Isaline blushed a pretty blush. "On the contrary," she answered, "he has just been declaring himself the most miserable of all mankind. He says his life is not worth having."
"They always say that under those peculiar circumstances," I said. "Believe me, mademoiselle, there are a great many men who would be glad to exchange their own indifferently tolerable lot for M. Claude's unendurable misery."
Isaline said nothing, but she looked at me with a peculiar inquiring look, as if she would very much like to know exactly what I meant by it, and how much I meant it.
And what did I mean by it? Not very much after all, I imagine; for when it comes to retrospect, which one of us is any good at analyzing his own motives? The fact is, Isaline was a very pretty little girl, and I had nothing else to do, and I might just as well make myself agreeable to her as gain the reputation of being a bear of an Englishman. Besides, if there was the safeguard of M. Claude, a real indigenous suitor, in the background, there wasn't much danger of my polite attentions being misunderstood.
However, I haven't yet told you how I came to find myself on the farm at Les Pentes at all. This, then, is how it all came about. I was sick of the Temple; I had spent four or five briefless years in lounging about Brick Court and dropping in casually at important cases, just to let the world see I was the proud possessor of a well-curled wig; but even a wig (which suits my complexion admirably) palls after five years, and I said to myself that I would really cut London altogether, and live upon my means somewhere on the Continent.

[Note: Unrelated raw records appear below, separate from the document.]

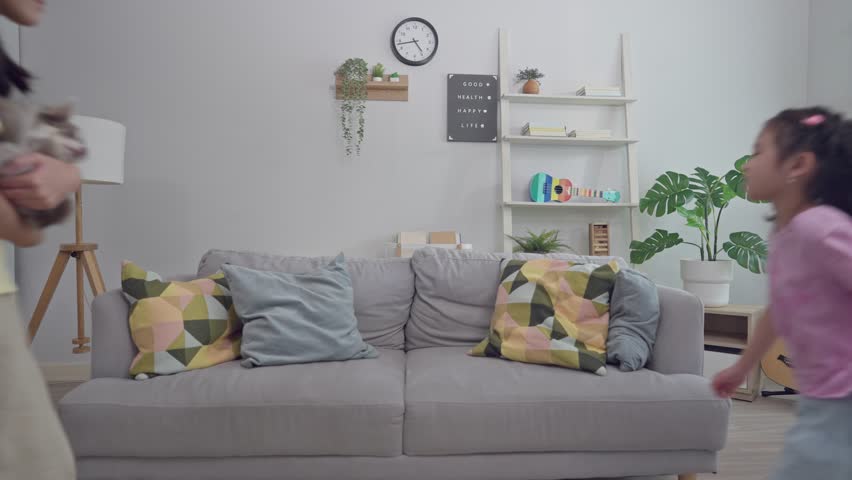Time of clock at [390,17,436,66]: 4:43
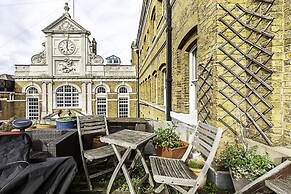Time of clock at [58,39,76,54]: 5:01
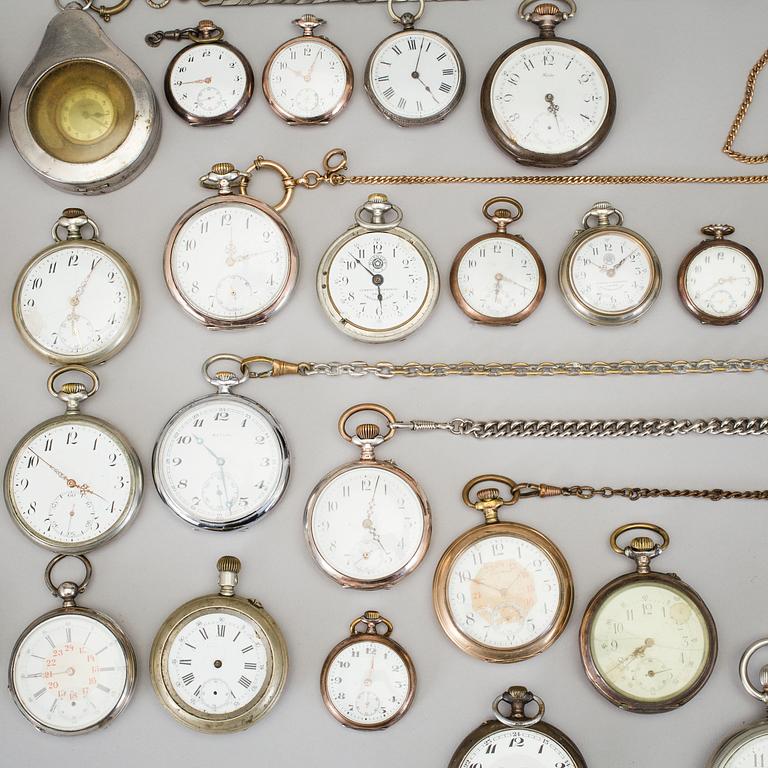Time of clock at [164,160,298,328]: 12:12
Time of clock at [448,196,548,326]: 6:19
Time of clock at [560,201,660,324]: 10:08
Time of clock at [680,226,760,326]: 2:39
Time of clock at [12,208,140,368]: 6:05
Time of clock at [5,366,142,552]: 3:51
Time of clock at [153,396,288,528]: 10:28
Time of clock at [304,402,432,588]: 5:02
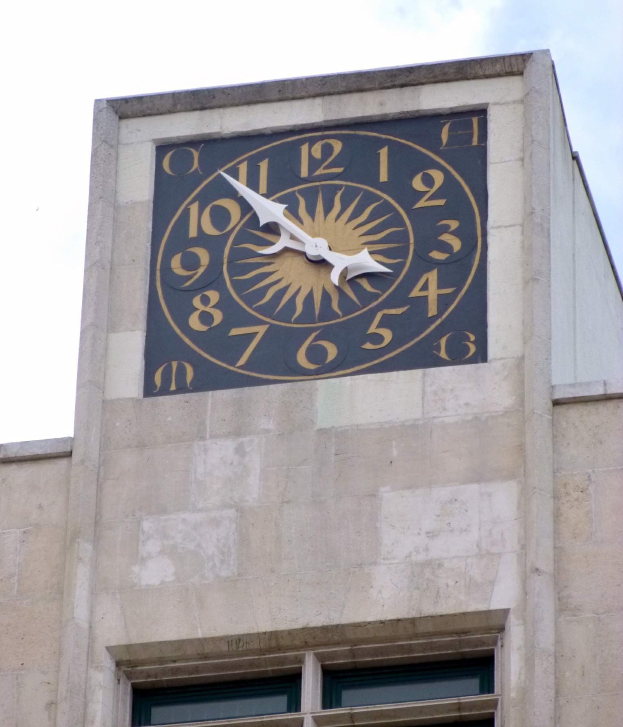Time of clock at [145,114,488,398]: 3:53
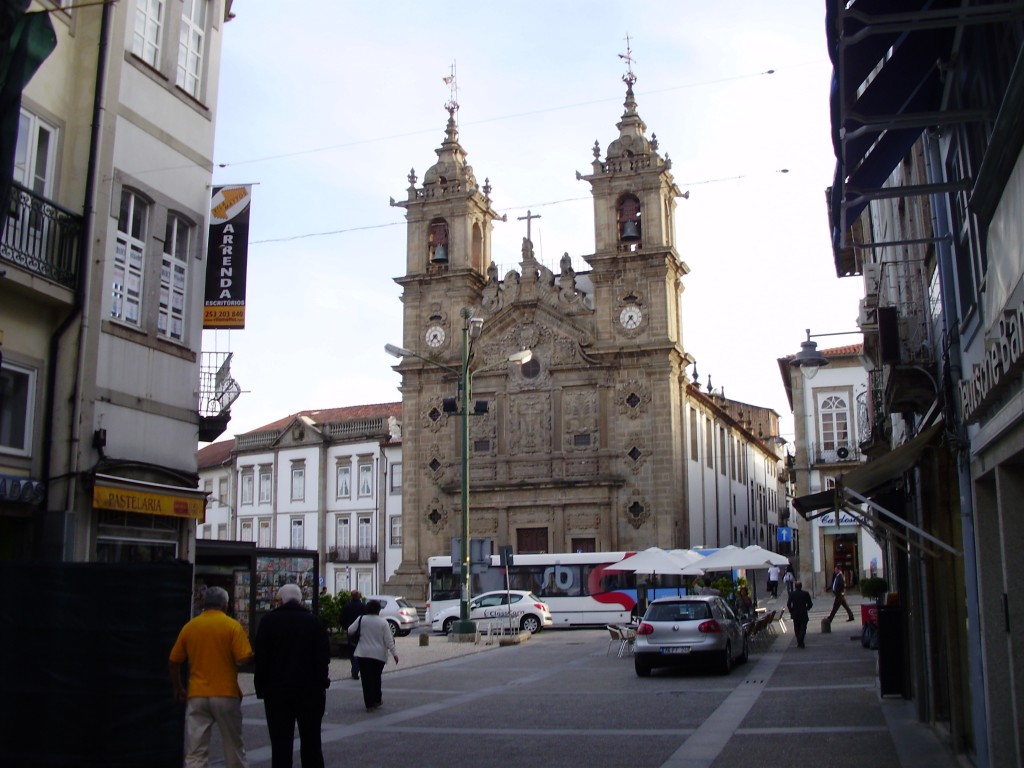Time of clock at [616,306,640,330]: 7:24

Very small means, to be sure, but still enough to pull through upon in Switzerland or the Black Forest. So, just by way of experiment as to how I liked it, I packed up my fishing-rod and my portmanteau (the first the most important), took the 7.18 express from the Gare de Lyon for Geneva, and found myself next afternoon comfortably seated on the verandah of my favourite hotel at Vevay. The lake is delightful, that we all know; but I wanted to get somewhere where there was a little fishing; so I struck back at once into the mountain country round Ch?teau d'Oex and Les Avants, and came soon upon the exact thing I wanted at Les Pentes.
Picture to yourself a great amphitheatre of open alp or mountain pasture in the foreground, with peaks covered by vivid green pines in the middle distance, and a background of pretty aiguilles, naked at their base, but clad near the summit with frozen masses of sparkling ice. Put into the midst of the amphitheatre a clear green-and-white torrent, with a church surrounded by a few wooden farmhouses on its slope, and there you have the commune of Les Pentes. But what was most delightful of all was this, that there was no hotel, no pension, not even a regular lodging-house. I was the first stranger to discover the capabilities of the village, and I was free to exploit them for my own private advantage. By a stroke of luck, it so happened that M. Clairon, the richest farmer of the place, with a pretty old-fashioned Vaudois farmhouse, and a pretty, dainty little Vaudoise daughter, was actually willing to take me in for a mere song per week. I jumped at the chance; and the same day saw me duly installed in a pretty little room, under the eaves of the pretty little farmhouse, and with the pretty little daughter politely attending to all my wants.